Unión de Rugby de Tucumán
- Sport: Rugby union
- Jurisdiction: Tucumán Province
- Abbreviation: URT
- Founded: February 29, 1944; 82 years ago
- Affiliation: UAR
- Headquarters: San Miguel
- President: Javier Budeguer
- Vice president: Carlos Marti Coll
- Secretary: Eugenio Acuña

Official website
- urtuc.com.ar
- Argentina

= Unión de Rugby de Tucumán =

Rugby union governing body in Argentina

The Tucumán Rugby Union (Unión de Rugby de Tucumán) or URT is the organisational body that controls the game of rugby union in the province of Tucumán, Argentina.

Established in 1944, the union has 26 clubs competing in different championships.

== History ==
Rugby was first played in Tucumán in 1915, when British enthusiasts that worked at the local sugarmills meet to play the game in the city of San Miguel de Tucumán. Nevertheless, the origins and development of rugby in the province are set in late 1930, thanks to the prize brought by professor Mario Santamarina, who considered himself to be the great propeller of rugby in the province.

--------------------------------------------------

WORK REQUEST 1:
According to the text on the Tucumán Rugby Union, how many clubs does the union have competing in its championships?
WORK REQUEST 2:
Reproduce the passage of the text on the Tucumán Rugby Union from "Rugby union governing" up to and including "in the province.".
WORK REQUEST 3:
Proceed with the text on the Tucumán Rugby Union, writing on from its final sentence.

Records from a data collection
--------------------------------------------------

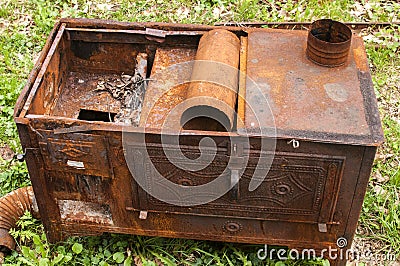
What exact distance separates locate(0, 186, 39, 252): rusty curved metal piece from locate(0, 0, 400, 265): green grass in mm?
65

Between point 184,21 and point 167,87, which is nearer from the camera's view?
point 167,87

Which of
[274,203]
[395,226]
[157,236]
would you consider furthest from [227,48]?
[395,226]

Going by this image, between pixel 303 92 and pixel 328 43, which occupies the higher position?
pixel 328 43

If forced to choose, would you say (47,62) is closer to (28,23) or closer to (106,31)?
(106,31)

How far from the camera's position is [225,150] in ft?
9.81

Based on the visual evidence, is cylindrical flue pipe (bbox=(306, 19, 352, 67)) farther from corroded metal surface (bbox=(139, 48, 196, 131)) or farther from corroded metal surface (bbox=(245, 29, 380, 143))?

--------------------------------------------------

TASK RESULT 1:
26 clubs

TASK RESULT 2:
Rugby union governing body in Argentina

The Tucumán Rugby Union (Unión de Rugby de Tucumán) or URT is the organisational body that controls the game of rugby union in the province of Tucumán, Argentina.

Established in 1944, the union has 26 clubs competing in different championships.

== History ==
Rugby was first played in Tucumán in 1915, when British enthusiasts that worked at the local sugarmills meet to play the game in the city of San Miguel de Tucumán. Nevertheless, the origins and development of rugby in the province are set in late 1930, thanks to the prize brought by professor Mario Santamarina, who considered himself to be the great propeller of rugby in the province.

TASK RESULT 3:
The first rugby match played in Tucumán (and one that is indeed recorded in the pages of the newspaper La Gaceta) took place on September 21, 1924, at Estadio Monumental José Fierro, home to Club Atlético Tucumán, as part of the "4th Club Atlético Tucumán Tournament" organized by the institution. This sporting event also included football and athletics. That pioneer game was contested by two visiting teams, Club Atlético San Isidro (CASI), the reigning champion of Buenos Aires at the time, and a team called "Resto", made up of players from Gimnasia y Esgrima and Universitario. According to La Gaceta, CASI won 16–13.

The first match contested by local teams was held on 31 May 1935, when Tucumán Rugby Club (not the current homonymous club) defeated Club Mitre 7–0, with Santamarina playing for the winning side.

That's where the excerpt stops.